Empagliflozin is a marketed drug and more complete details are available in the Summary of Product Characteristics. It is explained to participants when they consent for the trial that:

  • Empagliflozin has already been tested in thousands of people in trials of a range of conditions and has been generally well-tolerated
  • There is a risk of polyuria, increased thirst and other symptoms of dehydration, and that it may be necessary to change blood pressure/diuretic medication to compensate
  • There is an increased risk of a urine or fungal genital tract infection, like candidiasis. These are usually easily treated with a course of antibiotics or antifungals respectively, but be aware that necrotizing fasciitis has been reported.

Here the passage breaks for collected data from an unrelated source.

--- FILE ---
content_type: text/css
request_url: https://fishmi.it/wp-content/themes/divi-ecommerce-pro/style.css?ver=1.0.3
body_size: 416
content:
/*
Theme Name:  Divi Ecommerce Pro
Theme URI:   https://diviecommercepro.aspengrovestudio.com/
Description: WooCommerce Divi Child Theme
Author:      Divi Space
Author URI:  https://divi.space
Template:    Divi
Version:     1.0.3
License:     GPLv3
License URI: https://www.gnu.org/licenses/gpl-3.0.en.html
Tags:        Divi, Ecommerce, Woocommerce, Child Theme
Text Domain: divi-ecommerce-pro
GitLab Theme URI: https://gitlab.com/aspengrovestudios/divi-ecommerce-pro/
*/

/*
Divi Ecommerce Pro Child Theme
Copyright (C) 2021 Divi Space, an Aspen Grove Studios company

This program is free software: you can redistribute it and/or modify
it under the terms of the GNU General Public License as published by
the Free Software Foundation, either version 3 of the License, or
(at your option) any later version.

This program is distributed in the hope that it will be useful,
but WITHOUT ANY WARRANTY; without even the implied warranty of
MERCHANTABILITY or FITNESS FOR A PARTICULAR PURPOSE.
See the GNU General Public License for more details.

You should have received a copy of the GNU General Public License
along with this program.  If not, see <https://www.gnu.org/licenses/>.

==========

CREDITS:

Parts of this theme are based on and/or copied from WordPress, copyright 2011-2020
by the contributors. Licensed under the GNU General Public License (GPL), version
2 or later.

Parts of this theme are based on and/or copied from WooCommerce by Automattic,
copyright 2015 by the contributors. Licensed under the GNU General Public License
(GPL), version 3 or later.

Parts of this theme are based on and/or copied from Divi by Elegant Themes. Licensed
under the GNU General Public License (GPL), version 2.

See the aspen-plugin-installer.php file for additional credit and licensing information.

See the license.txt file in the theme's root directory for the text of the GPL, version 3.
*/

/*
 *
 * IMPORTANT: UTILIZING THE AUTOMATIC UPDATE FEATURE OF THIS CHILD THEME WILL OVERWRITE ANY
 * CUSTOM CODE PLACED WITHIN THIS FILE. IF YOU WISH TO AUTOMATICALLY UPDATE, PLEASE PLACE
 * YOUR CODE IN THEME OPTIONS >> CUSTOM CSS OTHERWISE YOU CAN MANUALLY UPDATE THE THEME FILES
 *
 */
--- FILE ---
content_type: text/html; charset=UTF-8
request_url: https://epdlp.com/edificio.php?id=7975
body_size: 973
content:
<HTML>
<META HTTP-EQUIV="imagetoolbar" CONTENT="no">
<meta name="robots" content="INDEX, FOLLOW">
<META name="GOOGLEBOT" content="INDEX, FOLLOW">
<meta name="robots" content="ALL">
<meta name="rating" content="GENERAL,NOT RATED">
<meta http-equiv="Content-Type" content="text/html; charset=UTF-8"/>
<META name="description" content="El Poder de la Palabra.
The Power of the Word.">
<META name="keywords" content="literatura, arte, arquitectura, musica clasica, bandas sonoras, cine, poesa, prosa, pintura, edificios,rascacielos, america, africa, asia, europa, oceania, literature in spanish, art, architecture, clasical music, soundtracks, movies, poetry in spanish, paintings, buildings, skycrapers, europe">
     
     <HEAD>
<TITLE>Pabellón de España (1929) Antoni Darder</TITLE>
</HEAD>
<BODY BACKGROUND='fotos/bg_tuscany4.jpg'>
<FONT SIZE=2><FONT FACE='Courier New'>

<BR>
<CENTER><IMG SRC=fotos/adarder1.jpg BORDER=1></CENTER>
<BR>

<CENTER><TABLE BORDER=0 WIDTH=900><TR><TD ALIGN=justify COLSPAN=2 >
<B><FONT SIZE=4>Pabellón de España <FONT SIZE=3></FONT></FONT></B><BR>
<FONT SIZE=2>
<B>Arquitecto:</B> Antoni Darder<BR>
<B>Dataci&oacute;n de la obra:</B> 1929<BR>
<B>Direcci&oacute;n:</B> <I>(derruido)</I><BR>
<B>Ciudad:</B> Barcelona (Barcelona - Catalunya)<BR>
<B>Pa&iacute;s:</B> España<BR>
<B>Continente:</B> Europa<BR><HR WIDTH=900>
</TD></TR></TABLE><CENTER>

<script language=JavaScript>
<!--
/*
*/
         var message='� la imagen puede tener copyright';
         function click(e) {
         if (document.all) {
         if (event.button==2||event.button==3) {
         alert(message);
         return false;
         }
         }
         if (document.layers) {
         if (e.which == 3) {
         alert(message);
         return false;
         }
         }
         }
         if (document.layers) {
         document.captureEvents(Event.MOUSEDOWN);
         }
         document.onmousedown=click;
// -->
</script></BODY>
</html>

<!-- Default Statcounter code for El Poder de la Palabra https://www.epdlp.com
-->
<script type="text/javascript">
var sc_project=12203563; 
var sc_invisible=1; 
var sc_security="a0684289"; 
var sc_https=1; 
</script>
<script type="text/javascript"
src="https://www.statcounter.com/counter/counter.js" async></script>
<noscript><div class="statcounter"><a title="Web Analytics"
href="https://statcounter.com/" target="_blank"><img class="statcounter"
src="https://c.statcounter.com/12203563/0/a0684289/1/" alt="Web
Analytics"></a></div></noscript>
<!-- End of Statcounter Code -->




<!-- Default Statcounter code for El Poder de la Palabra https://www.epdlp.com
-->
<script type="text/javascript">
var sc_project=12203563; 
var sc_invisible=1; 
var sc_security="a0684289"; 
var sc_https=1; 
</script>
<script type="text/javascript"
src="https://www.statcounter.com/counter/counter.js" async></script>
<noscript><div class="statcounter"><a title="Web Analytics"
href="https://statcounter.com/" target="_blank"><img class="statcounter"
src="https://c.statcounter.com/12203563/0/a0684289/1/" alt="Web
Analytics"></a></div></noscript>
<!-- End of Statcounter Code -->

If the patient develops perineal pain, please ensure rapid assessment and care.
  • Hypoglycaemia may also occur, particularly in people on insulin or sulphonylureas
  • For people with diabetes, ketoacidosis can develop without blood sugars being particularly high (“normoglycaemic” ketoacidosis). Those at highest risk are those with type 1 diabetes and those with type 2 requiring insulin.
  • A kidney function decrease on starting study treatment may be noticed. This may not be a bad thing as it may be a sign of the protective effect of empagliflozin and BI 690517 (or perhaps just natural changes in the participants’ kidney function).